Name every stock exchange mentioned in the Parkcrest post that follows.

* **Text to read**
++++++
HAZ,
You raise some excellent questions. some of which I don't know the answer of. So I called David and asked him to respond and he said he would try to this weekend.
Believe me, I'd much rather talk about fundamentals rather than hype. But I have found that hype and greed drives the prices of the Canadian junior resource stocks far more than fundamentals. Also, you should know that these kinds of stocks are not for folks who demand 100% certainty before they buy a stock. If you are like this you should stick with the Montreal and Toronto exchanges. BTW, what part of Canada are you from?
Parkcrest is a development stage company and so far has not produced a drop of oil, or at least not as announced publicly. They hit a monster well 3 months ago and then not a peep about what is going on with the well. So far this Alcavaran Contract is the whole company. They will absolutely need more financing to see this through, probably within the next 6 months.
The amazing thing is that even with all these negatives this stock is still an amazing buy right now. It all has to do with hype and greed, things you are not interested in so I won't bore you. If anyone else is interested in this angle, post here and I'll address it.
For more info. on Parkcrest, here is a copy of their main page on the web:
INVESTOR RELATIONS CALL TOLL FREE: 1-800-661-3788
ALBERTA STOCK EXCHANGE SYMBOL = "PKC"
Parkcrest future plans: Parkcrest continues to evaluate prospects in the international oil and gas arena. Our first priority is to acquire wider exposure to top quality plays. Our criteria is simple, deal with operators who have demonstrated the ability to manage large acreage positions in areas of great potential. An effort will be made to take an interest in a series of high potential wells to maximize exposure and minimize disaster. Longer term Parkcrest will endeavor to generate it's own prospects internationally and is currently negotiating with two government oil agencies oil toward this end. Project Operator: Harken Energy of Dallas, Texas has been in Colombia for seven years and operates with a full staff from it's offices in Bogata, Colombia. Harken has announced a $60 million dollar exploration program for the coming 2 years to explore on it's one million acres of Association Contracts. Palo Blanco Reserves and Development Plans Two additional well locations have already been identified and Harken will shortly file for drilling permits with the Environmental Ministry. Additionally, Harken will soon be applying to Ecopetrol, the Colombian State Oil Company, for extended production test and sales period. The Estero #1 well is located in close proximity to existing pipeline and road infrastructure which should accelerate start-up of production. Alcaravan Association Contract Parkcrest has certain options to participate and earn 25% in other areas which are all portions of and are included within the 210,000 acre Alcaravan Association Contract. Harken Energy has already identified through seismic analysis three additional features on the Alcaravan Block similar to the Palo Blanco prospect. The operator is optimistic about the potential of these other features in light of the success at the Estero #1. Upside potential for Parkcrest The size and value of reserves from the Ubaque formation at the Estero #1 well will be determined in the near future. The potential for growth for Parkcrest exists from the following areas.
++++++
* **Material shown**
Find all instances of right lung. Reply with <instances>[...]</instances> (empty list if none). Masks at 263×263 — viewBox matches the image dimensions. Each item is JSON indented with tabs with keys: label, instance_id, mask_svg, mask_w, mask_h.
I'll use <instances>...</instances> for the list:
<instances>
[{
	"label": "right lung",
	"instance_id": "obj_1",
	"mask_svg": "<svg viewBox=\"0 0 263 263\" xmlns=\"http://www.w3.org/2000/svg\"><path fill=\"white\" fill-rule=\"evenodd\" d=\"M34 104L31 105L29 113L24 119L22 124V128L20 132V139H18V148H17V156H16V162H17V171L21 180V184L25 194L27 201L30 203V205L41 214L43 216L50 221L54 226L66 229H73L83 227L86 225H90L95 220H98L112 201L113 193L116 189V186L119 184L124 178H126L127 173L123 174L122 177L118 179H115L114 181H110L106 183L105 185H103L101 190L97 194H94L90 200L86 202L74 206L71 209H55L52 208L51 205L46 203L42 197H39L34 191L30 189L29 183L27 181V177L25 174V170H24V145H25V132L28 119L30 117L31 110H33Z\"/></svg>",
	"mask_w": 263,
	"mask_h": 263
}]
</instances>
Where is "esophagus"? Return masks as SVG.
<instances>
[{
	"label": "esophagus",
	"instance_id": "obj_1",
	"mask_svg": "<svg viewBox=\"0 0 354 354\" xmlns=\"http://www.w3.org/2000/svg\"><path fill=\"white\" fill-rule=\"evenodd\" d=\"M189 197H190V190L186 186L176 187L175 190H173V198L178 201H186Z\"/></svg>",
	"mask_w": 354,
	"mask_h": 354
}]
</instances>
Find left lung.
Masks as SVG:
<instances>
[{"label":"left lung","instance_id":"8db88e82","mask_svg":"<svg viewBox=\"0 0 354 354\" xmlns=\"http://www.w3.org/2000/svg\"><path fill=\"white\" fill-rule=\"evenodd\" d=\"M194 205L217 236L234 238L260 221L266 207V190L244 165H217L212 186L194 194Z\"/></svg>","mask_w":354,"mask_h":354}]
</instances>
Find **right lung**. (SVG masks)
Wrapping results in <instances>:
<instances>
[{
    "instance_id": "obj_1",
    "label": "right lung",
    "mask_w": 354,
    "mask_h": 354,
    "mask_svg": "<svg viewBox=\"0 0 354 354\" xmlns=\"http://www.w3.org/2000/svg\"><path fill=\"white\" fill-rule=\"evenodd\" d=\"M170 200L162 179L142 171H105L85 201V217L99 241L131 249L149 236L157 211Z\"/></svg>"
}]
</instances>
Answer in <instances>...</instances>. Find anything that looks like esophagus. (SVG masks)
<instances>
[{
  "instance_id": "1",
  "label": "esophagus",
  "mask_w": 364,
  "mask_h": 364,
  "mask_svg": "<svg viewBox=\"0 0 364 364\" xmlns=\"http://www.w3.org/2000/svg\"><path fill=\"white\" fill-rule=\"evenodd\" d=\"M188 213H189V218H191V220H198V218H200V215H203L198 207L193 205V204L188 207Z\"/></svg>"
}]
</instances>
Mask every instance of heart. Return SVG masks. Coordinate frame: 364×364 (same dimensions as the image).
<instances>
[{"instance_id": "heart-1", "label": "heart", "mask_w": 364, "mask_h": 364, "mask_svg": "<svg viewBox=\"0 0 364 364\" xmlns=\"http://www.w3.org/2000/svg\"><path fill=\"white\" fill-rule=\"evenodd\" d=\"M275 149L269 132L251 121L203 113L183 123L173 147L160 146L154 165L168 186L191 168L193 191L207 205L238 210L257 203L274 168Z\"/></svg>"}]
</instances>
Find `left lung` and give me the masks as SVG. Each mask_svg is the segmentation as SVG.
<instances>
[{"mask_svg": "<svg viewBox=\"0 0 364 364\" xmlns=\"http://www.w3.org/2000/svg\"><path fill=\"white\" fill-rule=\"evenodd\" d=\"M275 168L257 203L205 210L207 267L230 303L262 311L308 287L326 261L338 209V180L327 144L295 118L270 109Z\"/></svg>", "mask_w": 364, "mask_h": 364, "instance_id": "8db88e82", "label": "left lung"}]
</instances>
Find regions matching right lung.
++++++
* **Solution below**
- Montreal exchange
- Toronto exchange
- Alberta Stock Exchange